* **To be done**: Retype all of the data below, keeping every line the same.

··· Supplied data ···

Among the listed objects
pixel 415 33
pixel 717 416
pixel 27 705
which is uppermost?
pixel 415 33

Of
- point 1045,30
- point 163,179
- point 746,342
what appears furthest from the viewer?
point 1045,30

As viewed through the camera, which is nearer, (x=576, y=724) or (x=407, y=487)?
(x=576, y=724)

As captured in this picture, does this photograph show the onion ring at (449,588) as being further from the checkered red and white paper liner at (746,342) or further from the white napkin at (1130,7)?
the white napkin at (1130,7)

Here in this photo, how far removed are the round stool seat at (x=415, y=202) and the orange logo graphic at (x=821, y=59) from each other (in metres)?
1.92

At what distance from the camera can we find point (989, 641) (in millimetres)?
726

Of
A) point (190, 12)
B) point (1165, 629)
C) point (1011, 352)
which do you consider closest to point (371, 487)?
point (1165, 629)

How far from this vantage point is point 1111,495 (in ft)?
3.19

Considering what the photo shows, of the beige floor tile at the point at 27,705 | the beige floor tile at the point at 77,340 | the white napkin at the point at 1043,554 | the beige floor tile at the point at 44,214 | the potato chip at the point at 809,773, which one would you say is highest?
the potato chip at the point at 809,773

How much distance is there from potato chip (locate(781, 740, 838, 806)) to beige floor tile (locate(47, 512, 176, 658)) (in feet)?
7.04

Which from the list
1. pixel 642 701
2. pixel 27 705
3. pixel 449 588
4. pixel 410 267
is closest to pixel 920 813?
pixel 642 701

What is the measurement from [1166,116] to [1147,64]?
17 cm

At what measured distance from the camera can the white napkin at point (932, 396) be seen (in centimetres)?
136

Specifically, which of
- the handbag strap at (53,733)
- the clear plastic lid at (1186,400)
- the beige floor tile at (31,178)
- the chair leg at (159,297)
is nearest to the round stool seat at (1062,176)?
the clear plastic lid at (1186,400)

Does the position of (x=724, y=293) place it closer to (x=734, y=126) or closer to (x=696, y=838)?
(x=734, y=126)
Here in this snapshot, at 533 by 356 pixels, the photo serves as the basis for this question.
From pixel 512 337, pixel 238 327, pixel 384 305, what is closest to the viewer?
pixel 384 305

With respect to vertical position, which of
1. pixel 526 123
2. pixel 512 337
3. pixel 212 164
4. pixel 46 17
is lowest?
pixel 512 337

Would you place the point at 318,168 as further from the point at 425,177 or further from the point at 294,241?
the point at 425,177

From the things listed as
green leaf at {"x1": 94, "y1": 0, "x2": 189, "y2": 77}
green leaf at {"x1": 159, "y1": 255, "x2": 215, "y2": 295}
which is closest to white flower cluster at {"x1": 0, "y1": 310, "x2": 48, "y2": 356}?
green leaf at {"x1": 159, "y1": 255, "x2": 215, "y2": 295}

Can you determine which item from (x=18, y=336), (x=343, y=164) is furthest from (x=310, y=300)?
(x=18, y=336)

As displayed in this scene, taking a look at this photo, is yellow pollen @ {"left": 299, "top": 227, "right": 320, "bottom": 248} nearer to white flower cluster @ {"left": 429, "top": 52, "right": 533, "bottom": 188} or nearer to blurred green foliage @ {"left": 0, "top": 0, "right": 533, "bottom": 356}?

···

* **Task solution**:
Among the listed objects
pixel 415 33
pixel 717 416
pixel 27 705
which is uppermost?
pixel 415 33

Of
- point 1045,30
- point 163,179
- point 746,342
what appears furthest from the viewer?
point 1045,30

As viewed through the camera, which is nearer, (x=576, y=724) or (x=407, y=487)?
(x=576, y=724)

As captured in this picture, does this photograph show the onion ring at (449,588) as being further from the checkered red and white paper liner at (746,342) or further from the white napkin at (1130,7)?
the white napkin at (1130,7)

Here in this photo, how far removed are the round stool seat at (x=415, y=202) and the orange logo graphic at (x=821, y=59) from each other (in metres)?
1.92

At what distance from the camera can we find point (989, 641) (in millimetres)?
726

Of
A) point (190, 12)
B) point (1165, 629)
C) point (1011, 352)
which do you consider closest to point (371, 487)?
point (1165, 629)

How far from this vantage point is point 1111,495 (in ft)?
3.19

Considering what the photo shows, of the beige floor tile at the point at 27,705 | the beige floor tile at the point at 77,340 | the white napkin at the point at 1043,554 | the beige floor tile at the point at 44,214 | the potato chip at the point at 809,773, which one would you say is highest?
the potato chip at the point at 809,773

How much distance is there from potato chip (locate(781, 740, 838, 806)) to beige floor tile (locate(47, 512, 176, 658)) (in feet)?
7.04

Which from the list
1. pixel 642 701
2. pixel 27 705
3. pixel 449 588
4. pixel 410 267
is closest to pixel 920 813?
pixel 642 701

What is the measurement from [1166,116] to [1147,64]?
17 cm

At what measured distance from the camera can the white napkin at point (932, 396) be seen (in centimetres)?
136

Specifically, which of
- the handbag strap at (53,733)
- the clear plastic lid at (1186,400)
- the beige floor tile at (31,178)
- the chair leg at (159,297)
is nearest to the round stool seat at (1062,176)?
the clear plastic lid at (1186,400)

Does the position of (x=724, y=293) place it closer to (x=734, y=126) or closer to (x=696, y=838)?
(x=734, y=126)
Here in this snapshot, at 533 by 356 pixels, the photo serves as the basis for this question.
From pixel 512 337, pixel 238 327, pixel 384 305, what is closest to the viewer?
pixel 384 305

With respect to vertical position, which of
1. pixel 526 123
2. pixel 512 337
3. pixel 212 164
4. pixel 46 17
is lowest?
pixel 512 337

Would you place the point at 318,168 as further from the point at 425,177 or further from the point at 294,241?
the point at 425,177

From the things listed as
green leaf at {"x1": 94, "y1": 0, "x2": 189, "y2": 77}
green leaf at {"x1": 159, "y1": 255, "x2": 215, "y2": 295}
which is closest to white flower cluster at {"x1": 0, "y1": 310, "x2": 48, "y2": 356}?
green leaf at {"x1": 159, "y1": 255, "x2": 215, "y2": 295}

Can you determine which item from (x=18, y=336), (x=343, y=164) is furthest from (x=310, y=300)?
(x=18, y=336)

As displayed in this scene, taking a look at this photo, is yellow pollen @ {"left": 299, "top": 227, "right": 320, "bottom": 248} nearer to white flower cluster @ {"left": 429, "top": 52, "right": 533, "bottom": 188} or nearer to blurred green foliage @ {"left": 0, "top": 0, "right": 533, "bottom": 356}?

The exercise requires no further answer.